Play Therapy Explained
Children’s primary language is play. Although sometimes used with adults, play therapy is an approach primarily used to help children ages 3 to 12 explore their lives and freely express thoughts and emotions through play. Therapeutic play normally takes place in our playroom, where the child is encouraged to use free expression and allowing the therapist to observe the child’s choices, decisions, and play style. The goal is to help children learn to express themselves in healthier ways, become more respectful and empathetic, and discover new and more positive ways to solve problems. There are two approaches to play therapy:
Non-directive vs Directive Play Therapy
Non-directive play therapy is based on the principle that children can resolve their own issues given the right conditions and the freedom to play with limited instruction and supervision.
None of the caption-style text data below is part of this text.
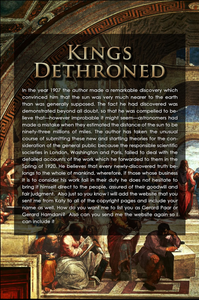 King's Dethroned - sacred-word-publishing-2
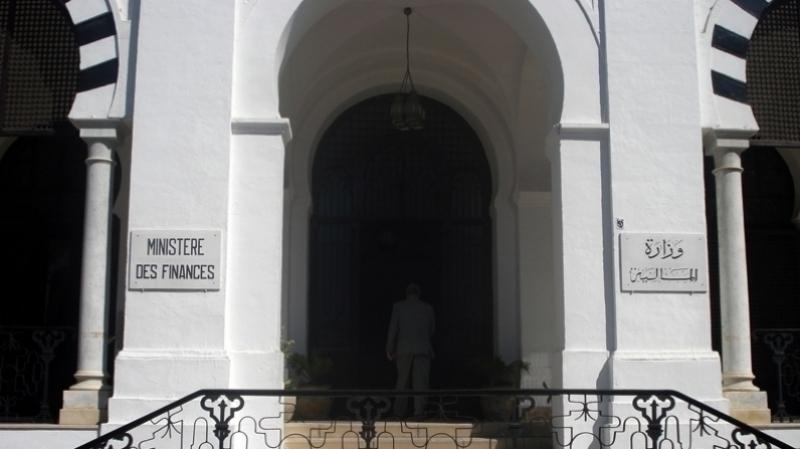 مناقشة ميزانية وزارة المالية: شلغوم يكشف ابرز الإجراءات المزمع تنفيذها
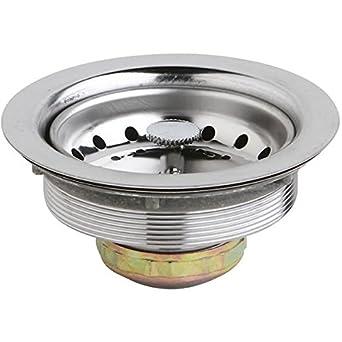 Elkay D1125 Drain, Stainless Steel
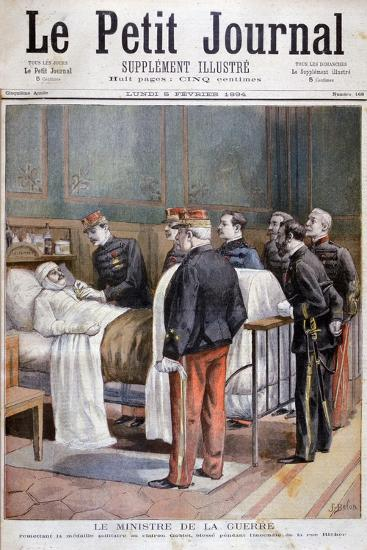 The French Minister for War Giving a Military Decoration, 1894-Jose Belon-Giclee Print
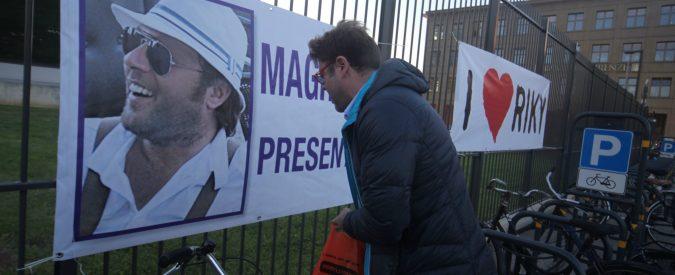 Riccardo Magherini, tutta l'amarezza che provo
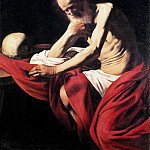 Saint Jerome in Meditation, Michelangelo Merisi da Caravaggio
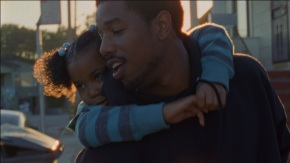 Fruitvale Station – Cannes2013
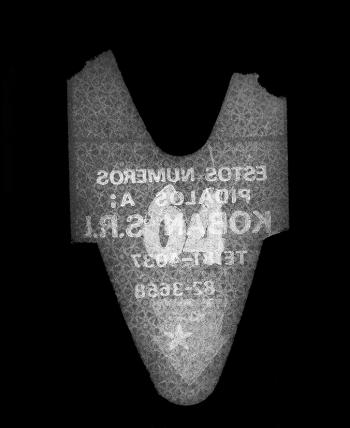 """Sin título (64), de la serie """"La Espera"""", 1995 - Objeto proyectado - Plata en gelatina - Medidas variables"""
Directive play therapy uses more input from the therapist to help speed up results. Play therapists use both approaches, depending on the child.
When do you recommend Play Therapy?
Therapeutic play helps children with social or emotional deficits learn to communicate better, change their behavior, develop problem-solving skills, and relate to others in positive ways. It is appropriate for children undergoing or witnessing stressful events in their lives, such as a serious illness or hospitalization, domestic violence, abuse, trauma, a family crisis, or an upsetting change in their environment. Play therapy can help children with academic and social problems, learning disabilities, behavioral disorders, anxiety, depression, grief, or anger, as well as those with attention deficit disorders or who are on the autism spectrum.
What is the process like?
The parent or caregiver plays an important role in play therapy for children. An initial phone contact in which the parent can provide information to the clinician about the parent’s concerns. In a separate interview with the child, the therapist can make an assessment and begin to formulate a treatment plan. In the playroom, the child is encouraged to play with specific toys that encourage self-expression and facilitate learning positive behaviors. Arts and crafts, music, sand tray, dancing, storytelling, and other tools may also be incorporated into play therapy. Play therapy usually occurs in weekly sessions for an average of 20 sessions lasting 30 to 45 minutes each.
Why choose a Play Therapist?
Play therapists must undergo additional training and supervision specific to the art of play therapy. The play therapy room must have certain components available and the therapist can remain available as additional support with schools, pediatricians, and other members of the treatment team.